"The key question is, is New Orleans in a better position today than it was 100 days ago," Nagin said. "And my conclusion is that we are."
Nagin and his team clearly tried to put the best face on every piece of information -- and much of it was indeed good news -- but the best news of all was the fact that Nagin leveled with us even when the news wasn't all that good.
The city faces "a task of epic proportions," he noted, and yet everybody wants their part of town fixed yesterday. That's not going to happen, of course, and the mayor was more forthright than ever in delivering that news -- which is exactly what New Orleanians need to hear.
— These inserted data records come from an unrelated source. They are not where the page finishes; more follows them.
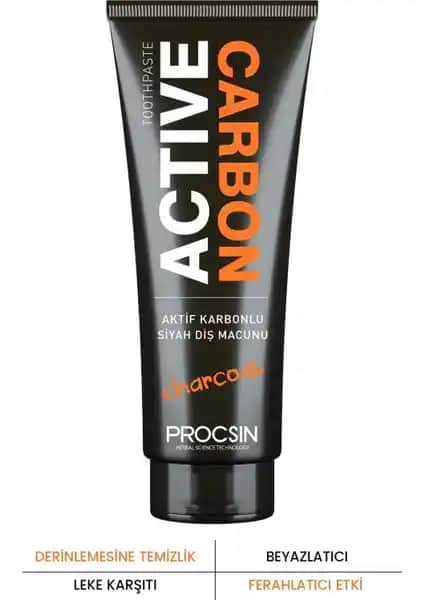 Procsin Beyazlatıcı Diş Macunu Günlük Kullanım İçin Etkili ve Doğal Bir Çözüm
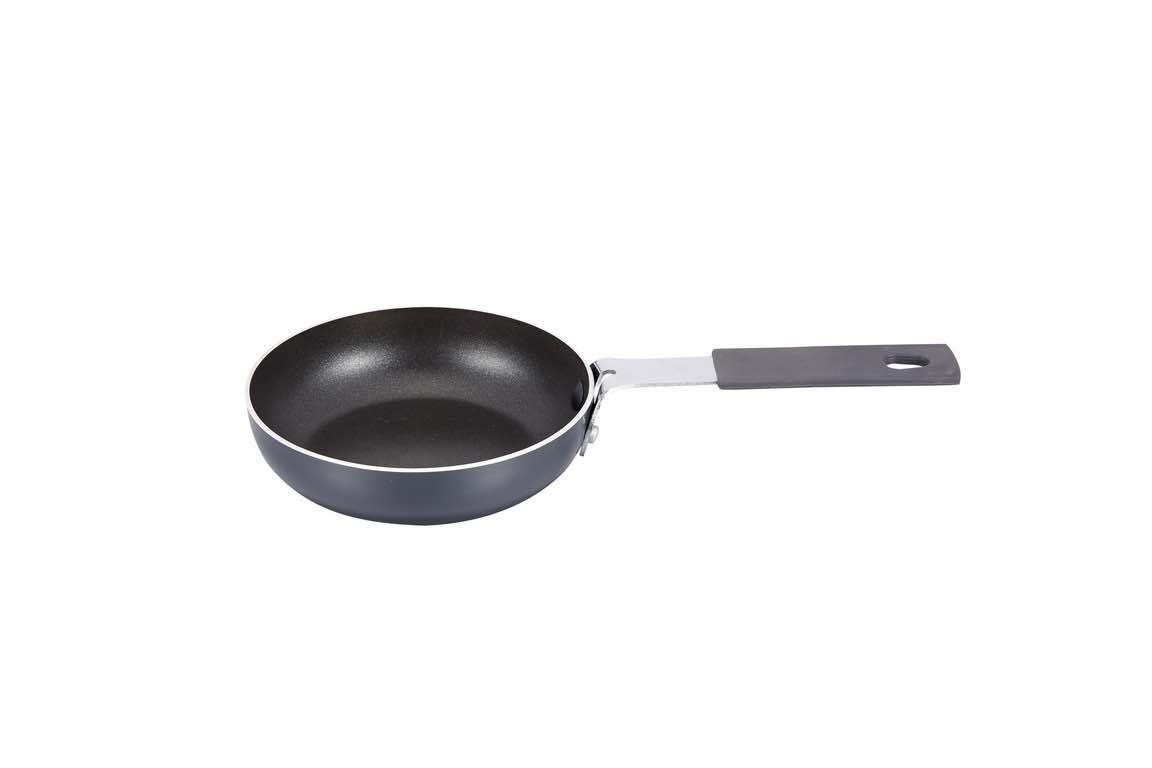 Press mini fry pan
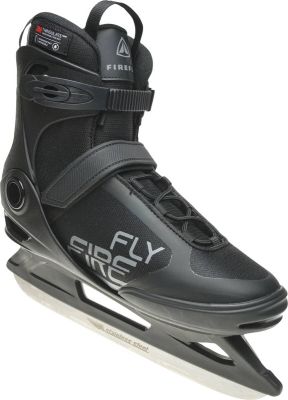 FIREFLY Herren Eishockeyschuhe He.-Eishockey-Schuh Phoenix III M in schwarz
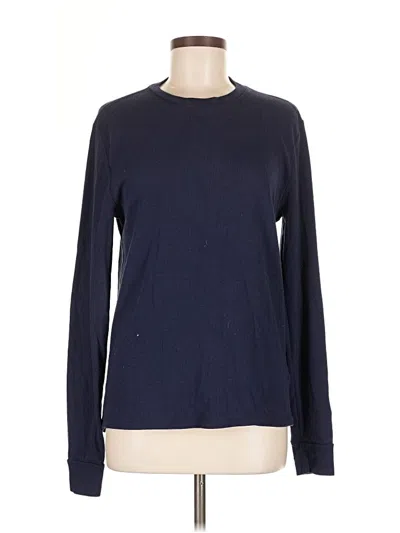 Pre-owned Old Navy Pullover Sweater In Blue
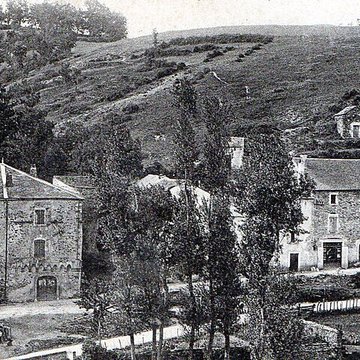 Château de Fayet dans lAveyron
Again and again.
Equally important, to use City Hall's parlance, the mayor stayed "on script" for more than 90 minutes.
Among the positive news that Nagin was able to report:
• Trash and debris pick-up is more regular and will become more frequent.
• Water pressure has returned to pre-Katrina levels.
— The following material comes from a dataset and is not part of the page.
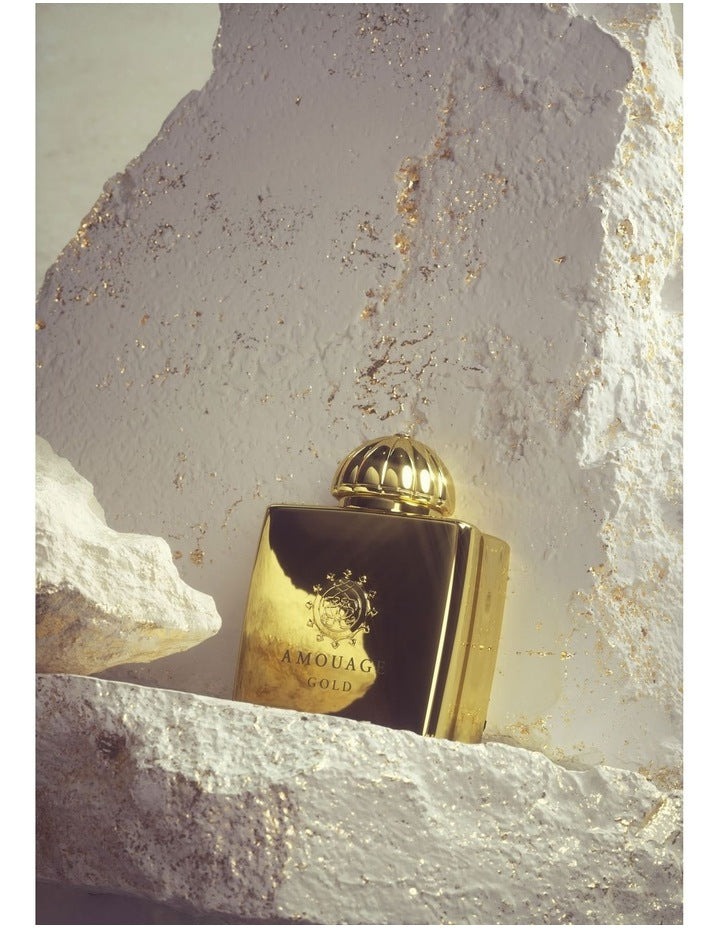 Gold Eau De Parfum 100ml
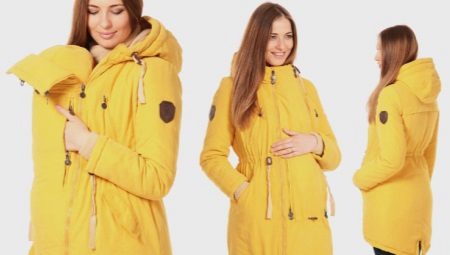 Yammy Mammy baby sling jackets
• The various segments -- and personalities -- of the criminal justice system are finally getting on the same page.
• Almost all abandoned cars have been removed.
• State Police and National Guard units have increased police visibility.
Looking ahead, the mayor promised to establish a Recovery Department before the end of the year. That's huge. One of the biggest problems the administration faces is the daunting task of trying to provide routine city services while also trying to shepherd a citywide recovery after the largest natural disaster in U.S. history. Appointing a recovery director whose only goal is to get the city rebuilt will allow the mayor and his staff to focus on servicing those parts of town that are already back.
In addition, Nagin spoke of an "accountability matrix" that will be posted online so that citizens can see if the city is on track to meet the goals that he has set. The mayor said he also wants to plug in crime statistics so that people can monitor public safety issues in their neighborhoods.
"I have to confess I didn't feel very upbeat before this meeting started," one Nagin insider told me afterward. "But now I feel pretty good. I really do."
He's not alone.
What puzzles me is why Nagin doesn't do this more often. While I have not hesitated to criticize the mayor for his intemperate comments, I haven't taken him to task for traveling around the country to promote the city. The truth is he's a great salesman, so promoting New Orleans ought to be a big part of his job.
But, for now, he might want to think about selling New Orleans to New Orleanians, many of whom have begun to lose faith in their city's prospects. At his best, Nagin can do a lot to reassure citizens that New Orleans is on the mend. Amazing as it may sound, he still has a reserve of goodwill among New Orleanians, who want their mayor to lead.
At one point in his presentation, Nagin commented on the public's mind-set by saying that he's not a psychologist. That's true, but he should not overlook the significant positive impact he can have on the city's collective psyche -- when he's at his best. Keeping citizens upbeat about the recovery isn't as sexy as jetting off to New York and courting investors, but it can pay big dividends nonetheless.
It was good to see the old Ray Nagin again. Let's hope he sticks around.